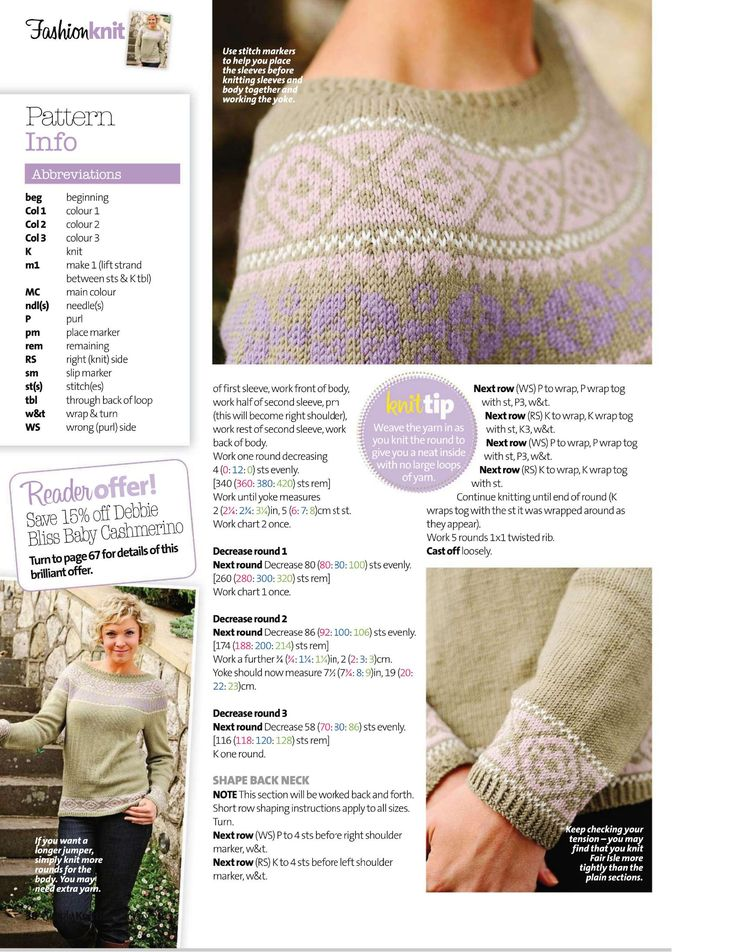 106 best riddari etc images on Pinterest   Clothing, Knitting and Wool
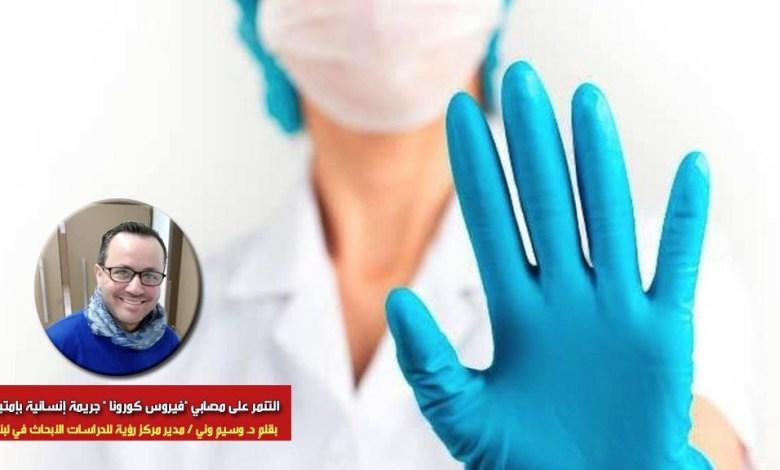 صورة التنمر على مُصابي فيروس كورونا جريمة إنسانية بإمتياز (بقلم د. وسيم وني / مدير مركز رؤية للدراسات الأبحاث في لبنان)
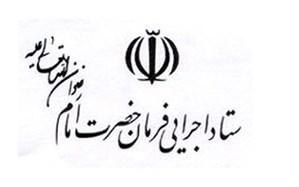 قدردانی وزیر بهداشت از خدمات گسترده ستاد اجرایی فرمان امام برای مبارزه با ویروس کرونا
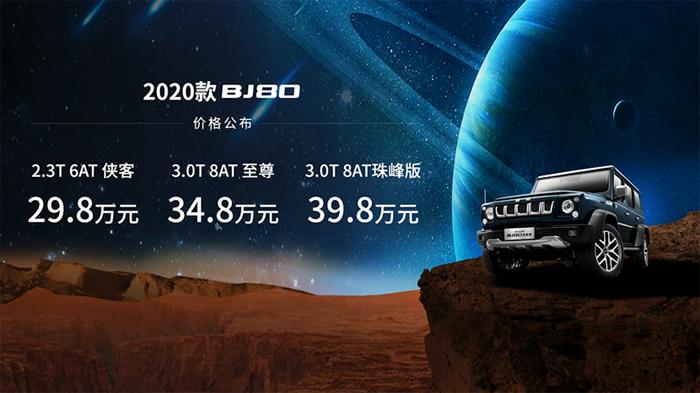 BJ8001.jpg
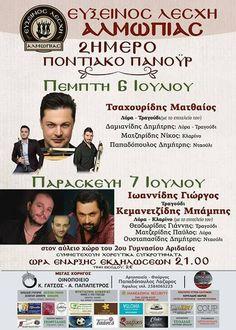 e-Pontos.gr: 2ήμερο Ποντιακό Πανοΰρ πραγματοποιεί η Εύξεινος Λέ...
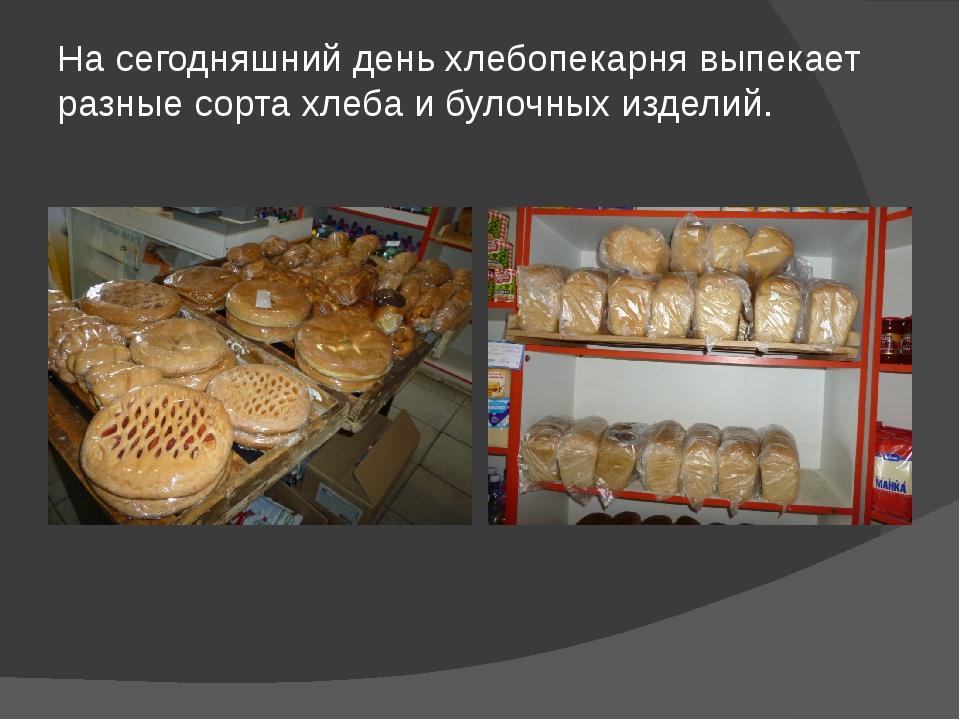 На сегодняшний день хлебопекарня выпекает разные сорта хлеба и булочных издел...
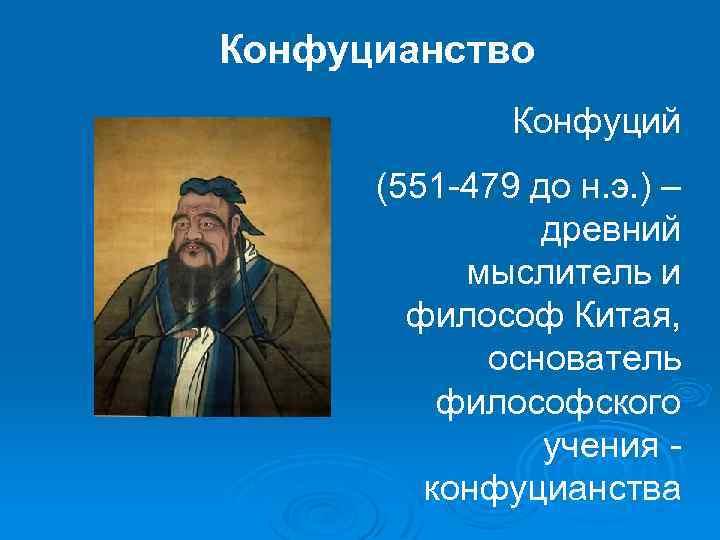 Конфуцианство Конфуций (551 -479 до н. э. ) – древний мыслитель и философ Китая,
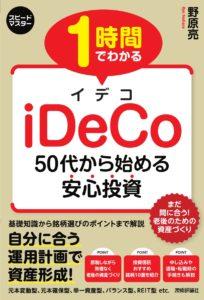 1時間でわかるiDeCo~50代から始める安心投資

EXERCISE REQUIREMENTS |
Set down, word for word, the line that holds "Конфуцианство Конфуций (551" and all lines after it to the end of the entries above, but not the pictures.

RESPONSE AREA |
 Конфуцианство Конфуций (551 -479 до н. э. ) – древний мыслитель и философ Китая,
 1時間でわかるiDeCo~50代から始める安心投資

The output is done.